Be egg free.
Skip the eggs in a recipe if you can or use egg substitute. In baking, replace each egg with 1 Tbsp. soy flour or cornstarch (+ 2 Tbsp. water).
Check the label for gelatin.
Some vegetarian foods may have gelatin, which is derived from animals.
Check the label on cheese.
Some cheese is made with rennet, which is an animal-derived product.
Skip the cream.
Creamy dips and desserts that use cream can be made with.
Skip the Parmesan.
On pasta or popcorn, sprinkle nutritional yeast instead of Parmesan.
Try faux meat products.
For a meat substitute, try veggie burgers, veggie hot dogs, vegetarian chicken nuggets, ribs, steak strips, and more.
Try Middle Eastern veggie.
Try hummus (made from chickpeas) and falafel (a mix of beans that can be made into patties and meatballs).
Try pork substitutes.
Veggie ham slices and LightLife Smart Bacon are vegetarian alternatives to pork.
Try texturized vegetable protein.
TVP is fat free, with texture like ground beef. You can use it in tacos, chili, and sloppy joes.
Try veggie sushi.
In place of raw fish, try sushi with avocado, carrots and cucumber.
Use soymilk instead.

# Work item A:
Decide whether each statement agrees with the vegetarian cooking tips. Answer yes or no for each, and quote the words from the tips that decide it.
(i) Texturized vegetable protein is fat free.
(ii) Rennet, used in making some cheese, comes from plants.
(iii) In baking, each egg can be replaced with 1 Tbsp. soy flour or cornstarch plus 2 Tbsp. water.
# Work item B:
According to the vegetarian cooking tips, what can be sprinkled on pasta or popcorn in place of Parmesan?
# Work item C:
Write the next few lines of the vegetarian cooking tips, picking up right after "Use soymilk instead." and keeping the same pattern of a short heading followed by one explanatory sentence.

# Data section:

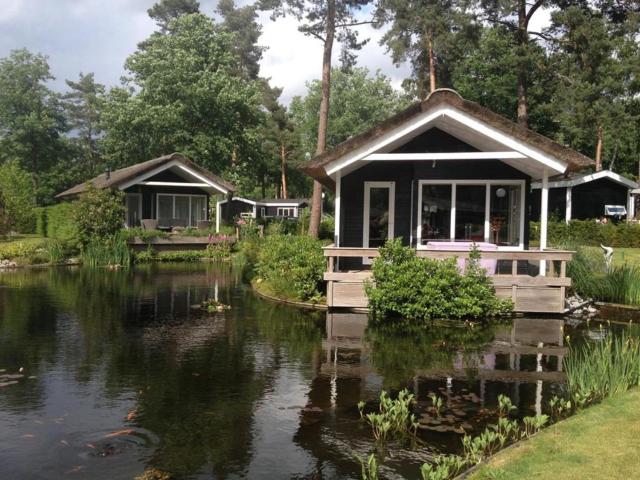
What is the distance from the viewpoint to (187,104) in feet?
125

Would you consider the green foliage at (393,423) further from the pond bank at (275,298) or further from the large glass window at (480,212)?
the large glass window at (480,212)

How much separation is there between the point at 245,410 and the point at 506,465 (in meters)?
2.97

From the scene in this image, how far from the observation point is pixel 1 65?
5516 centimetres

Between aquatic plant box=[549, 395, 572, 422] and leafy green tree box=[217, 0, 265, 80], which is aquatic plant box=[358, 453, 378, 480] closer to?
aquatic plant box=[549, 395, 572, 422]

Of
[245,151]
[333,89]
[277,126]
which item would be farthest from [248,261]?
[333,89]

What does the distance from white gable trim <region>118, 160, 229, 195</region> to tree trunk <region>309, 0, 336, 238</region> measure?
9.94 meters

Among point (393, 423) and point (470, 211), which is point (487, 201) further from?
point (393, 423)

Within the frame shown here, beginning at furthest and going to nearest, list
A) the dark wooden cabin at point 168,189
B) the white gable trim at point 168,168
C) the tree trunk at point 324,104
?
the dark wooden cabin at point 168,189
the white gable trim at point 168,168
the tree trunk at point 324,104

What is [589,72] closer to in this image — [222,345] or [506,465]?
[222,345]

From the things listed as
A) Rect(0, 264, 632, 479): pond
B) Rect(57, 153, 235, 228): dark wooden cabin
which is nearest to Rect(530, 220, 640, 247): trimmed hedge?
Rect(57, 153, 235, 228): dark wooden cabin

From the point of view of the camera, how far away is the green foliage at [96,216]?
25.1 m

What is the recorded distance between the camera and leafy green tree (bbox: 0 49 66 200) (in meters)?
53.2

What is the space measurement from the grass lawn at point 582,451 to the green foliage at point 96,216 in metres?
22.9

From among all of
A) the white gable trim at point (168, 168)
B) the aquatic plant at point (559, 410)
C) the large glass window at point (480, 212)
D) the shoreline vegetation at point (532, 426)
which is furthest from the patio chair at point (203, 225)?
the aquatic plant at point (559, 410)
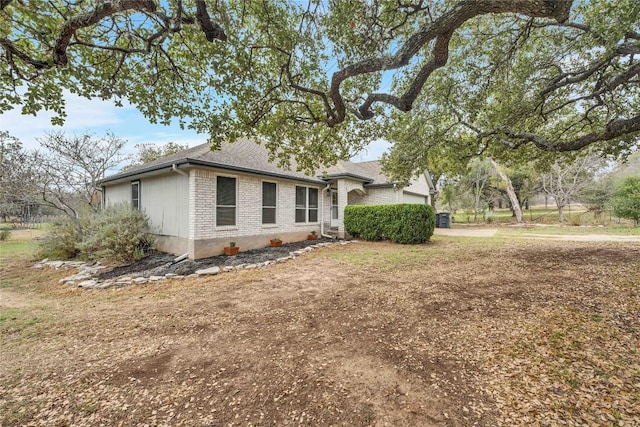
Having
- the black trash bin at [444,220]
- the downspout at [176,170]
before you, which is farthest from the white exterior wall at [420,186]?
the downspout at [176,170]

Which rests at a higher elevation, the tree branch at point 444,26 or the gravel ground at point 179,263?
the tree branch at point 444,26

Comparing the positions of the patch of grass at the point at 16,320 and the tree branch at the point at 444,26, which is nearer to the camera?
the tree branch at the point at 444,26

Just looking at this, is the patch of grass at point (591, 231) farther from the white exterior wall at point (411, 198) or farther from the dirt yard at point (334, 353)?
the dirt yard at point (334, 353)

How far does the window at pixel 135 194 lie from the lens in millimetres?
10159

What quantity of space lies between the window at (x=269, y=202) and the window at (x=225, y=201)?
1.34 m

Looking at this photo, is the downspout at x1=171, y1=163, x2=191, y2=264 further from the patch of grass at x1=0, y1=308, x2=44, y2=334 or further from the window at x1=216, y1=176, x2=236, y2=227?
the patch of grass at x1=0, y1=308, x2=44, y2=334

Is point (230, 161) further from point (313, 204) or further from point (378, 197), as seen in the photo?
point (378, 197)

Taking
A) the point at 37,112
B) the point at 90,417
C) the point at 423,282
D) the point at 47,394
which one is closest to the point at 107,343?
the point at 47,394

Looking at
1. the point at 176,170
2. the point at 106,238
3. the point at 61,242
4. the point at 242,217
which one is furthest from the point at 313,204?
the point at 61,242

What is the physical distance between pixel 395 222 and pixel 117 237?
9883mm

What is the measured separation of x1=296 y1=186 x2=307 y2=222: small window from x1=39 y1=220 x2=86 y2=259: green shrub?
7820mm

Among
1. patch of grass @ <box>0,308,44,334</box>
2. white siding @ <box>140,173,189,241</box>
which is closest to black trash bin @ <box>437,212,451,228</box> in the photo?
white siding @ <box>140,173,189,241</box>

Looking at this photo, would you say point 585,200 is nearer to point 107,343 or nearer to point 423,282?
point 423,282

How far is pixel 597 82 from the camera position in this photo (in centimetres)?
635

# Answer box A:
(i) Yes: "TVP is fat free, with texture like ground beef."
(ii) No: "Some cheese is made with rennet, which is an animal-derived product."
(iii) Yes: "In baking, replace each egg with 1 Tbsp. soy flour or cornstarch (+ 2 Tbsp. water)."

# Answer box B:
Nutritional yeast.

# Answer box C:
Most recipes that call for milk can be made with soy milk instead.
Vegetarian calcium.
Dairy is best, but other sources include tofu, fortified soy milk or orange juice, green leafy vegetables, or dried figs.
Vegetarian iron.
In sea vegetables, such as nori, wakame and dulse. Or, iron-fortified breakfast cereal, chickpeas, lentils, beans, soybeans, raisins, broccoli.
Vegetarian protein.
Ensure that you have a variety of plant sources of protein - nuts, tofu, beans, seeds, soy milk, grains, and vegetables.
Vegetarian vitamin D.
The sun is the best choice, but in the winter, take a vitamin supplement or fortified soy milk or cereals.
Zinc for vegetarians.
Foods with zinc include fortified cereals, dried beans, nuts, and soy products like tofu and tempeh.